İyinet'e Hoşgeldiniz!

Türkiye'nin En Eski Webmaster Forum'una Hemen Kayıt Olun!

Kayıt Ol!

Türk spor takıntısı

Cod3rwish

0
İyinet Üyesi
Katılım
6 Temmuz 2008
Mesajlar
36
Reaction score
0
Türk futbolu hakkında bilgi edinmek isteyen bir yabancı, ilk başta 1960 öncesinde ülkede futbol oynanmadığını düşünebilir. Oysa dönemin federasyonunun kurulacak lige katılmak isteyen takımlardan bir isteği vardır.

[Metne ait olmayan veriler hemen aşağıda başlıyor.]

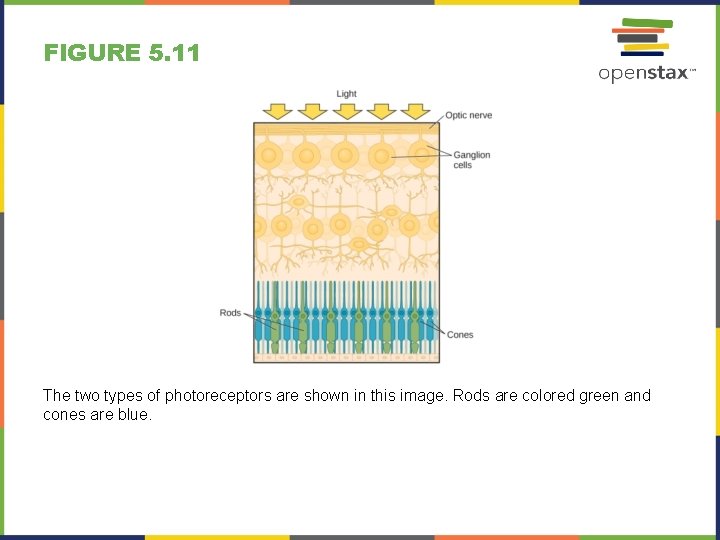 FIGURE 5.11

openstax™

Light

Optic nerve

Ganglion cells

Rods

Cones

The two types of photoreceptors are shown in this image. Rods are colored green and cones are blue.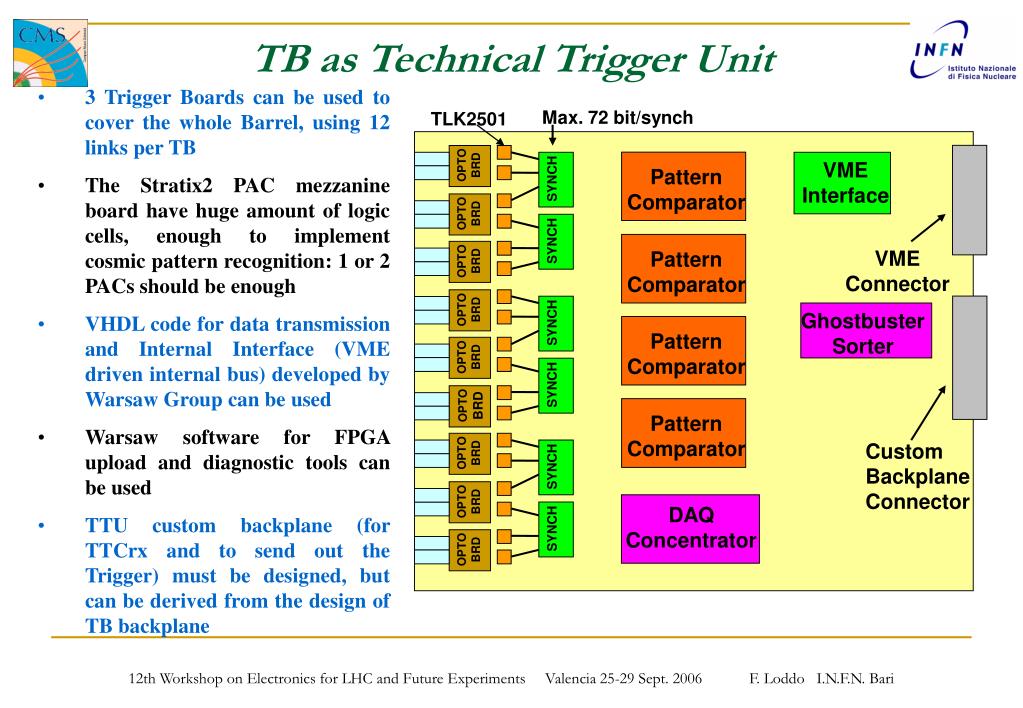 CMS

TB as Technical Trigger Unit

INFN Istituto Nazionale di Fisica Nucleare

• 3 Trigger Boards can be used to cover the whole Barrel, using 12 links per TB

• The Stratix2 PAC mezzanine board have huge amount of logic cells, enough to implement cosmic pattern recognition: 1 or 2 PACs should be enough

• VHDL code for data transmission and Internal Interface (VME driven internal bus) developed by Warsaw Group can be used

• Warsaw software for FPGA upload and diagnostic tools can be used

• TTU custom backplane (for TTCrx and to send out the Trigger) must be designed, but can be derived from the design of TB backplane

TLK2501

Max. 72 bit/synch

OPTO BRD
OPTO BRD
OPTO BRD
OPTO BRD
OPTO BRD
OPTO BRD
OPTO BRD
OPTO BRD
OPTO BRD

SYNCH
SYNCH
SYNCH
SYNCH
SYNCH
SYNCH

Pattern Comparator
Pattern Comparator
Pattern Comparator
Pattern Comparator

DAQ Concentrator

VME Interface

VME Connector

Ghostbuster Sorter

Custom Backplane Connector

12th Workshop on Electronics for LHC and Future Experiments Valencia 25-29 Sept. 2006 F. Loddo I.N.F.N. Bari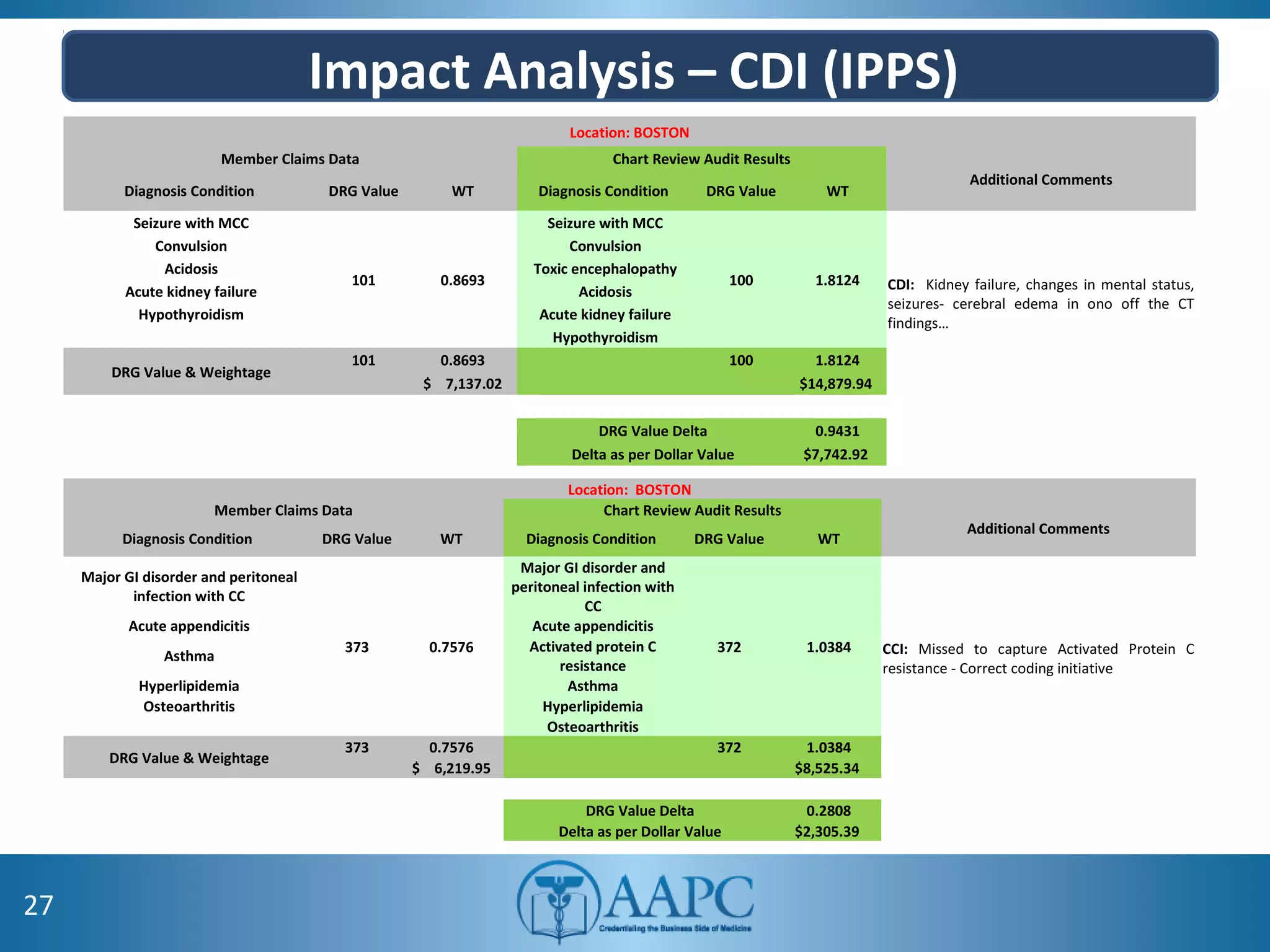 Impact Analysis – CDI (IPPS)

Location: BOSTON

| Member Claims Data | | | Chart Review Audit Results | | | Additional Comments |
|---|---|---|---|---|---|---|
| Diagnosis Condition | DRG Value | WT | Diagnosis Condition | DRG Value | WT | |
| Seizure with MCC Convulsion Acidosis Acute kidney failure Hypothyroidism | 101 | 0.8693 | Seizure with MCC Convulsion Toxic encephalopathy Acidosis Acute kidney failure Hypothyroidism | 100 | 1.8124 | CDI: Kidney failure, changes in mental status, seizures- cerebral edema in ono off the CT findings… |
| DRG Value & Weightage | 101 | 0.8693 $ 7,137.02 | | 100 | 1.8124 $14,879.94 | |

| DRG Value Delta | 0.9431 |
|---|---|
| Delta as per Dollar Value | $7,742.92 |

Location: BOSTON

| Member Claims Data | | | Chart Review Audit Results | | | Additional Comments |
|---|---|---|---|---|---|---|
| Diagnosis Condition | DRG Value | WT | Diagnosis Condition | DRG Value | WT | |
| Major GI disorder and peritoneal infection with CC Acute appendicitis Asthma Hyperlipidemia Osteoarthritis | 373 | 0.7576 | Major GI disorder and peritoneal infection with CC Acute appendicitis Activated protein C resistance Asthma Hyperlipidemia Osteoarthritis | 372 | 1.0384 | CCI: Missed to capture Activated Protein C resistance - Correct coding initiative |
| DRG Value & Weightage | 373 | 0.7576 $ 6,219.95 | | 372 | 1.0384 $8,525.34 | |

| DRG Value Delta | 0.2808 |
|---|---|
| Delta as per Dollar Value | $2,305.39 |

27

AAPC
Credentialing the Business Side of Medicine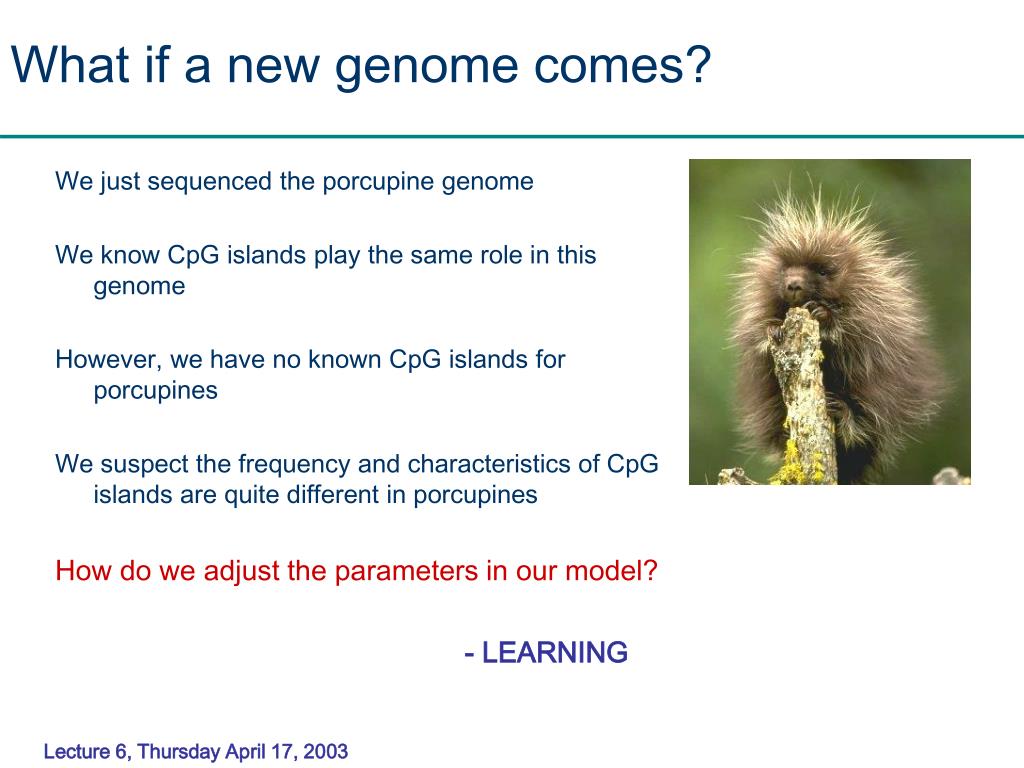 What if a new genome comes?

We just sequenced the porcupine genome

We know CpG islands play the same role in this genome

However, we have no known CpG islands for porcupines

We suspect the frequency and characteristics of CpG islands are quite different in porcupines

How do we adjust the parameters in our model?

- LEARNING

Lecture 6, Thursday April 17, 2003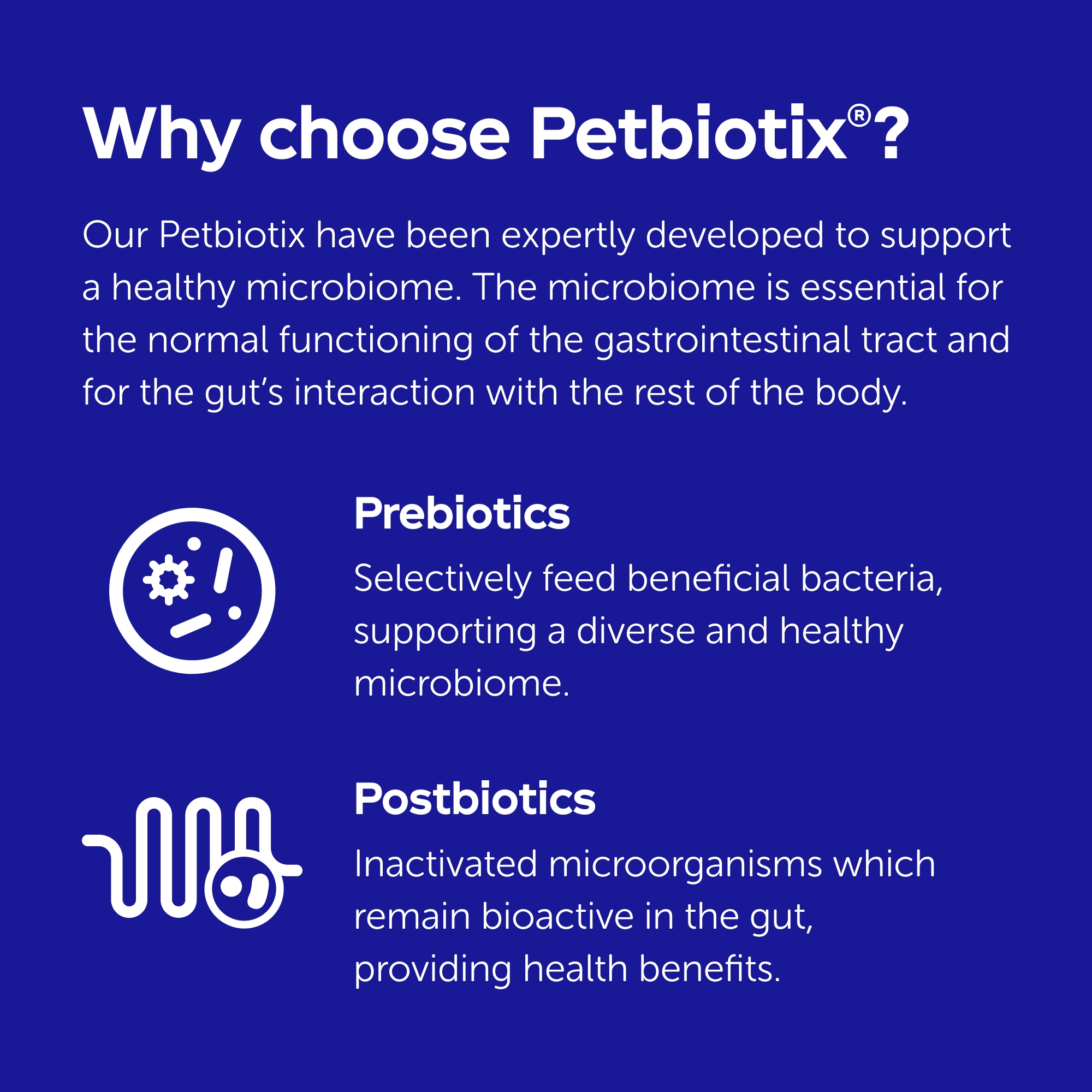 Why choose Petbiotix®?

Our Petbiotix have been expertly developed to support a healthy microbiome. The microbiome is essential for the normal functioning of the gastrointestinal tract and for the gut's interaction with the rest of the body.

Prebiotics

Selectively feed beneficial bacteria, supporting a diverse and healthy microbiome.

Postbiotics

Inactivated microorganisms which remain bioactive in the gut, providing health benefits.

Anadolu'da futbolun tarihi, cumhuriyetin ilanından çok öncesine kadar dayanıyor. Ancak bildiğiniz gibi ulusal bir ligin oluşturulması 1960'lara kadar sürmüş. 1960 ihtilalinden önce oynanmaya başlayan ulusal lig 60'ların ortasına kadar İstanbul, İzmir ve Ankara takımlarının hakimiyetinde geçmiş. Hatta bu şehirler dışından lige katılan Adana Demirspor'da bu yüzden bir süre maçlarını Ankara'da oynamak zorunda kalmış. Ve sonrasında dönemin federasyon başkanı Orhan Şeref Apak'ın çabalarıyla Anadolu'nun her yerinde varolmaya başlayan kulüpler, Türkiye 1. Futbol Ligi, 2. Lig...

Peki ya öncesi? 3 büyükleri, büyük şehirlerde kurulanları ve devlet kurumlarına ait olanları bir kenara bırakırsak Anadolu'daki kulüplerinin büyük çoğunluğunun kuruluş tarihleri 1960 sonrasıdır. Türk futbolu hakkında bilgi edinmek isteyen bir yabancı, ilk başta 1960 öncesinde ülkede futbol oynanmadığını düşünebilir. Oysa dönemin federasyonunun kurulacak lige katılmak isteyen takımlardan bir isteği vardır. Şehirdeki diğer amatör takımlarla birleşmeleri. İlk örnek Bursaspor'dur Kentteki 5 güçlü amatör takımın birleşmesiyle 1963'te kurulan Bursaspor'un ambleminde de bu yüzden 5 yıldız vardır. Sonrasında Eskişehirspor, Trabzonspor, Sakaryaspor ve diğerleri. Kentteki takımları birleştirmek, kentin ismini almak, sonuna “spor” ekini eklemek. Bu süreçten kendini kurtaranlar ise TCDD'ye bağlı olan Demirspor ve Şeker fabrikalarına bağlı Şekerspor'lardır. 1931'de kurulan Manisa Sakarya Spor ve Gençlik Kulübü ise bu furyadan kendini kurtaramaz. 1965'de adını Manisaspor olarak değiştirir ve sonraki yıllarda birçok kaynakta kuruluş tarihi 1965 olarak geçmeye başlar.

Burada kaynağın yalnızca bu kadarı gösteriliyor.